Print out the stretch of the SkyWatcher's forecast below starting with "If you like" and going on through "Capricorni – PSR2045+16.", word for word.

Selected extract ::
________________
Weekly SkyWatcher’s Forecast: October 15-21, 2012

Cassiopeia A in Visible Light Courtesy of the Hubble Space Telescope

Greetings, fellow SkyWatchers! Whoops! (she blushes) I got so lost this weekend in researching Comet ISON that I almost forgot to post the forecast! Ah, well… As they say, better late than never, eh? If you do nothing else this week, be sure to catch the close apparition of Mercury and the “Earthshine Moon” on Wednesday and stay up late Saturday night to watch the Orionid Meteor Shower! In case I forget, just meet me in the back yard…

Monday, October 15 –Today in 1963 marks the first detection of an interstellar molecule. This discovery was made by Sander Weinreb (with Barrett, Meeks, and Henry) on the MIT Millstone Hill 84-foot dish. The discovery was made possible by new correlation receiver technology, and picked up a hydroxyl molecule in an absorption band. By using the radio galaxy Cas A as a background continuum source, the detection occurred at 1667.46 MHz and again at 1665.34 MHz. By the dawn of 2000, nearly 200 different interstellar molecules had been identified and many of these are classified as organic.

Tonight is New Moon! Let’s see what’s up there in the region of Cas A using visible light. The nearest bright star to Cas A is Beta Cassiopeiae – the bright star westward of the “W.” To locate the region of Cas A, go about three finger-widths due west of Beta and follow the subtle curve of three 5th magnitude stars. Cas A lies less than one degree south-southwest of the second star in the sequence of three. This star is a complex 5th magnitude multiple star system associated with variable star AR Cas.

Through binoculars, two stars of the AR system are easily resolved – the 4.9 magnitude primary is seen to be led across the sky by a 7.1 magnitude secondary (component C) which is a very tight double itself. Its 8.9 magnitude partner is resolvable in mid-sized scopes. Large aperture scopes may also be able to distinguish a 9.3 magnitude, second (B) component from the primary. Smaller scopes are back in the running again when attempting three 11th magnitude stars – none of which are close to the primary. Intermediate scopes can also hope to pick out a 12.9 magnitude H component northwest of C. 8.9 magnitude F also has a 9.1 magnitude near twin to the east-northeast. If you can see them all you should probably wrap an observatory building around your telescope – if one isn’t there already!

If you like to follow brightness changes in variables – AR Cas is not a good choice. This eclipsing type variable only fluctuates by a tenth of a magnitude over a period of 6 earth days.

Tuesday, October 16 – Let’s begin our evening by having a look at a radio source as we visit a pulsar located almost mid-way between Theta and Beta Capricorni – PSR2045+16.

While pulsars aren’t truly visible objects, there is still something undeniably cool about locating the field in which a rotating neutron star is sending out staccato pulses of radio waves anywhere between .001 and 4 seconds apart. If you have bright star 19 in the binocular field, then you know you’re in the right area for many radio sources, including many nearby quasars… Just imagine the possibilities!

Now let’s drop south-southeast of Beta Capricorni to have a look at a pair of doubles – Rho and Pi.
________________
Records shown ::
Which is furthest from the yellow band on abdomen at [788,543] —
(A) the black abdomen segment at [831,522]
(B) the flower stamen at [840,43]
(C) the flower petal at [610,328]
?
________________
Written response ::
If you like to follow brightness changes in variables – AR Cas is not a good choice. This eclipsing type variable only fluctuates by a tenth of a magnitude over a period of 6 earth days.

Tuesday, October 16 – Let’s begin our evening by having a look at a radio source as we visit a pulsar located almost mid-way between Theta and Beta Capricorni – PSR2045+16.